TEKSTFRAGMENT:
=====
Het taboe van de twijfelheid
Van een andere kant is er een illegaliteit gegroeid die aan alles twijfelt, behalve aan zijn eigen recht op illegaal denken. De uitingen daarvan vindt men in de studenten- en literaire pers, in de publicaties van sommige filosofen, in de essays van verschillende critici. Een scepticisme dat op zichzelf zuiverend kan zijn, is hier dogmatisch geworden. Zonder nadere reflexie wordt aangenomen, dat niets vaststaat en dat dus eigenlijk ook niets bestaat, tenzij in zijn voorlopigheid. Het leven wordt als wisseling ervaren, als moment.
Baseren de pretenties van het gezag zich op de filosofie van Plato, de illegaliteit gaat van de gedachtenwereld van Herakleitos en Empedokles uit. De wereld is slechts wording, geen verwerkelijkte mogelijkhid. Het toeval wordt als de eigenlijke conditie van het bestaan (= ontstaan) verheerlijkt. In onze tijd dringt de film zich met zijn wisselende beelden en alternerende ritmiek als simbool van deze instelling naar voren: poëzie, schilderkunst, plastiek (een benaming die door de ‘beeld’-houwers steeds meer ondergraven wordt) bewegen zich in de richting van een steeds filmischer conceptie. Levensbeschouwelijk wordt elke proclamatie steeds meer een understatement.
=====
GEGEVEN INFORMATIE:
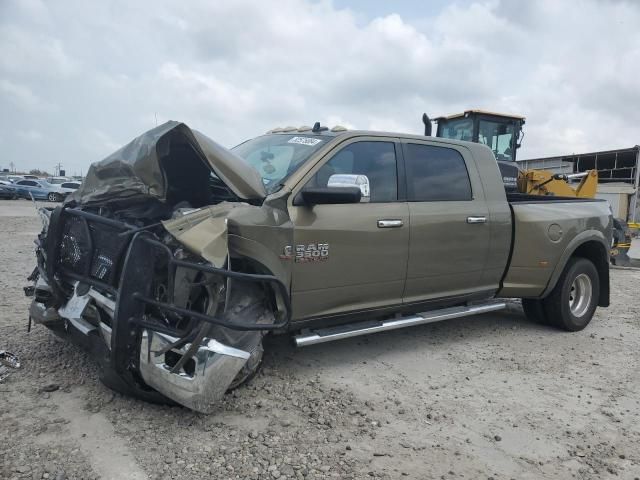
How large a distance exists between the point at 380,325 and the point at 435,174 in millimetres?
1488

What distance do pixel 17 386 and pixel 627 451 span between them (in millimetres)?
3978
=====
DOEL OPDRACHT: Schrijf alsjeblieft het tekstfragment over het taboe van de twijfelheid over tussen "Het taboe van" en "ervaren, als moment.", beide inbegrepen. Wissel daarin "scepticisme" om voor "twijfelzucht". De lijst heb je hier niet nodig.

RESULTAAT OPDRACHT:
Het taboe van de twijfelheid
Van een andere kant is er een illegaliteit gegroeid die aan alles twijfelt, behalve aan zijn eigen recht op illegaal denken. De uitingen daarvan vindt men in de studenten- en literaire pers, in de publicaties van sommige filosofen, in de essays van verschillende critici. Een twijfelzucht dat op zichzelf zuiverend kan zijn, is hier dogmatisch geworden. Zonder nadere reflexie wordt aangenomen, dat niets vaststaat en dat dus eigenlijk ook niets bestaat, tenzij in zijn voorlopigheid. Het leven wordt als wisseling ervaren, als moment.